§ **Task statement**
Reproduce verbatim the rows starting with the line that contains "Which reference, grassy" and continuing through the last line of the rows.

* begin Supplied data *

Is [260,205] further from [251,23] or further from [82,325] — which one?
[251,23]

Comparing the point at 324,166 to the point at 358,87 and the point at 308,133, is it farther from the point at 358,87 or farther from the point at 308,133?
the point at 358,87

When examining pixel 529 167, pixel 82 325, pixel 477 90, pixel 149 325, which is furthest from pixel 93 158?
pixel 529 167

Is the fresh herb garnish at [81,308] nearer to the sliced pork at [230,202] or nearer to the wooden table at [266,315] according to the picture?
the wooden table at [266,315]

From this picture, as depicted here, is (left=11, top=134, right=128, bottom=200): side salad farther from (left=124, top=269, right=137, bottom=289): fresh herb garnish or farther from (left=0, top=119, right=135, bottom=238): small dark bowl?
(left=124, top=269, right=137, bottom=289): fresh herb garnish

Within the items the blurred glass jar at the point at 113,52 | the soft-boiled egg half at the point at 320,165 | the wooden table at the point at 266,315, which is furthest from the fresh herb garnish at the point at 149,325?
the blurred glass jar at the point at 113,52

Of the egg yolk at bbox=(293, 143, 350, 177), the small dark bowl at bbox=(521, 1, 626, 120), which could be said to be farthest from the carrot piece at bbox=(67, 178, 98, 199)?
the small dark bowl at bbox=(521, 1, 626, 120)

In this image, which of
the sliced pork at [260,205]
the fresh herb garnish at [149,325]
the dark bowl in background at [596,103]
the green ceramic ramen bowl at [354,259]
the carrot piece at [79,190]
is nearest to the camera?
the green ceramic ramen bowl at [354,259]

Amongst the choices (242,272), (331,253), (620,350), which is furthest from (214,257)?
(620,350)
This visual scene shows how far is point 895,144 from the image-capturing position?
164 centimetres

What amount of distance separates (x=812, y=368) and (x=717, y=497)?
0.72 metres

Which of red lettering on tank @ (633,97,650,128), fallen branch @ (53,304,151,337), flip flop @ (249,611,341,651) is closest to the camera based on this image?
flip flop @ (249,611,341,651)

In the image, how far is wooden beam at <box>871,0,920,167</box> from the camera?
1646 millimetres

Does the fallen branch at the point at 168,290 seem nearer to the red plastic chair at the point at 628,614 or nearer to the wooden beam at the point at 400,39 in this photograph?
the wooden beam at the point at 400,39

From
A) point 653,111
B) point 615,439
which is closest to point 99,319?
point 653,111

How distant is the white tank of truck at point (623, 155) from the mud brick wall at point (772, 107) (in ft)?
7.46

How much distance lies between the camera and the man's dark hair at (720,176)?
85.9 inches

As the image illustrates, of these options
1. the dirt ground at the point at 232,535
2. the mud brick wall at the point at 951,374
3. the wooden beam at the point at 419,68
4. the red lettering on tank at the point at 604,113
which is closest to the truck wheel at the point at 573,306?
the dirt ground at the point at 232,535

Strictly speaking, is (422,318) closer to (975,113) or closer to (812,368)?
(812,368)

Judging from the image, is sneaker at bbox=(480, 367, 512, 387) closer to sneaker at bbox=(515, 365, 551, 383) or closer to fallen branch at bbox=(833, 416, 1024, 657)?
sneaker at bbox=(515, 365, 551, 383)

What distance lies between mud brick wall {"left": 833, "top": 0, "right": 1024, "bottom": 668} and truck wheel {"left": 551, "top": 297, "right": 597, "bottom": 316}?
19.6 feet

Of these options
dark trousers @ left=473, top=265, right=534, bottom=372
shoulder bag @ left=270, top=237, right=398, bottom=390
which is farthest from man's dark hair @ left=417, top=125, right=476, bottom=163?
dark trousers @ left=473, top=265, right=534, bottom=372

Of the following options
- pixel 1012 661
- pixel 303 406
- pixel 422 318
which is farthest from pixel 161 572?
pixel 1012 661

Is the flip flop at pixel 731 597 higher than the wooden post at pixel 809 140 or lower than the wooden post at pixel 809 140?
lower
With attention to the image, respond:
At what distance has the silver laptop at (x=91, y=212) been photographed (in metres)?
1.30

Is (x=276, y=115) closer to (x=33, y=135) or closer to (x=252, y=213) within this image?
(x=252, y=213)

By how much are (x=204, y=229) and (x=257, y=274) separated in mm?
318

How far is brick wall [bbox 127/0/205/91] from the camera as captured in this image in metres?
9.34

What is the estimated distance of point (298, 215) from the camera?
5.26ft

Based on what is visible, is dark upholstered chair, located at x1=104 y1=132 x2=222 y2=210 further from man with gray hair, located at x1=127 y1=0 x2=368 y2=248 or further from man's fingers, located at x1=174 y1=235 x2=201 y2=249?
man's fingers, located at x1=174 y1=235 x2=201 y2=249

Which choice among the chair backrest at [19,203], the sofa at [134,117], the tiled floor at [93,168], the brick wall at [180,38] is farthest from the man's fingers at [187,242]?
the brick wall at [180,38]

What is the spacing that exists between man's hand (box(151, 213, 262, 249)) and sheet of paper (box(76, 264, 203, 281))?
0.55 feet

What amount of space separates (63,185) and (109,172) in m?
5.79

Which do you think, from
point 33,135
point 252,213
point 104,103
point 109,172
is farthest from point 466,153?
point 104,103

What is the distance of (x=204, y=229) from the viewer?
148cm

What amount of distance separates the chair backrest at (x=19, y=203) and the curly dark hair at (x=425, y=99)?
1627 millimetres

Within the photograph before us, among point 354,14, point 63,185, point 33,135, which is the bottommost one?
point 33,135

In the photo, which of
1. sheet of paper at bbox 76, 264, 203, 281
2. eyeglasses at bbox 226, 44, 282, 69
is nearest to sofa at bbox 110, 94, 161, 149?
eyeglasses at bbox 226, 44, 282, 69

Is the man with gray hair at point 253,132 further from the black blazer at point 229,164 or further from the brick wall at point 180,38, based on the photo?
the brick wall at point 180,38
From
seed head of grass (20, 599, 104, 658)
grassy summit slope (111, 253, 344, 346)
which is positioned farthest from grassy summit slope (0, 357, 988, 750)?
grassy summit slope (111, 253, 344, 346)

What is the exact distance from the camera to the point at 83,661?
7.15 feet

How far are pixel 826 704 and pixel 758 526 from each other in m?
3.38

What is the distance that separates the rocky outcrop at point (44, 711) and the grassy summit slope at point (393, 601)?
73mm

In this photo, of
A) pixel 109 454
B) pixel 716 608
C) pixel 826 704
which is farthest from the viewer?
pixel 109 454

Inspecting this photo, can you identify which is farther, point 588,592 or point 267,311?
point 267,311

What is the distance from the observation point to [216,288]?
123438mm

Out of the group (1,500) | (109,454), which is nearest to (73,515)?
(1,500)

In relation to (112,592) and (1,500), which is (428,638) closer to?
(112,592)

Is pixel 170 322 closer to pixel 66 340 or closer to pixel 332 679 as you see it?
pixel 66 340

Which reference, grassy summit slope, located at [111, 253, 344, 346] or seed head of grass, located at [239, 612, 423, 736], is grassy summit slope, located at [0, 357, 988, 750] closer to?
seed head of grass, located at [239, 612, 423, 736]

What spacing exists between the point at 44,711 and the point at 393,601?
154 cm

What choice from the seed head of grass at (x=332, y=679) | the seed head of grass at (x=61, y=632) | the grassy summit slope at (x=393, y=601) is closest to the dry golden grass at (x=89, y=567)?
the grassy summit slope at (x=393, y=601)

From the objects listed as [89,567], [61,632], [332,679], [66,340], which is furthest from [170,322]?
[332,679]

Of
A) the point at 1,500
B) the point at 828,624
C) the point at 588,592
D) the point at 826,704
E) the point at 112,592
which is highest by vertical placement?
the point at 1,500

* end Supplied data *

§ **Exercise result**
Which reference, grassy summit slope, located at [111, 253, 344, 346] or seed head of grass, located at [239, 612, 423, 736], is grassy summit slope, located at [0, 357, 988, 750] closer to?
seed head of grass, located at [239, 612, 423, 736]

What spacing exists between the point at 44,711 and the point at 393,601?
154 cm

What choice from the seed head of grass at (x=332, y=679) | the seed head of grass at (x=61, y=632) | the grassy summit slope at (x=393, y=601) is closest to the dry golden grass at (x=89, y=567)?
the grassy summit slope at (x=393, y=601)

From the objects listed as [89,567], [61,632], [332,679], [66,340], which is furthest from [170,322]?
[332,679]

Of
A) the point at 1,500
B) the point at 828,624
C) the point at 588,592
D) the point at 826,704
E) the point at 112,592
which is highest by vertical placement?
the point at 1,500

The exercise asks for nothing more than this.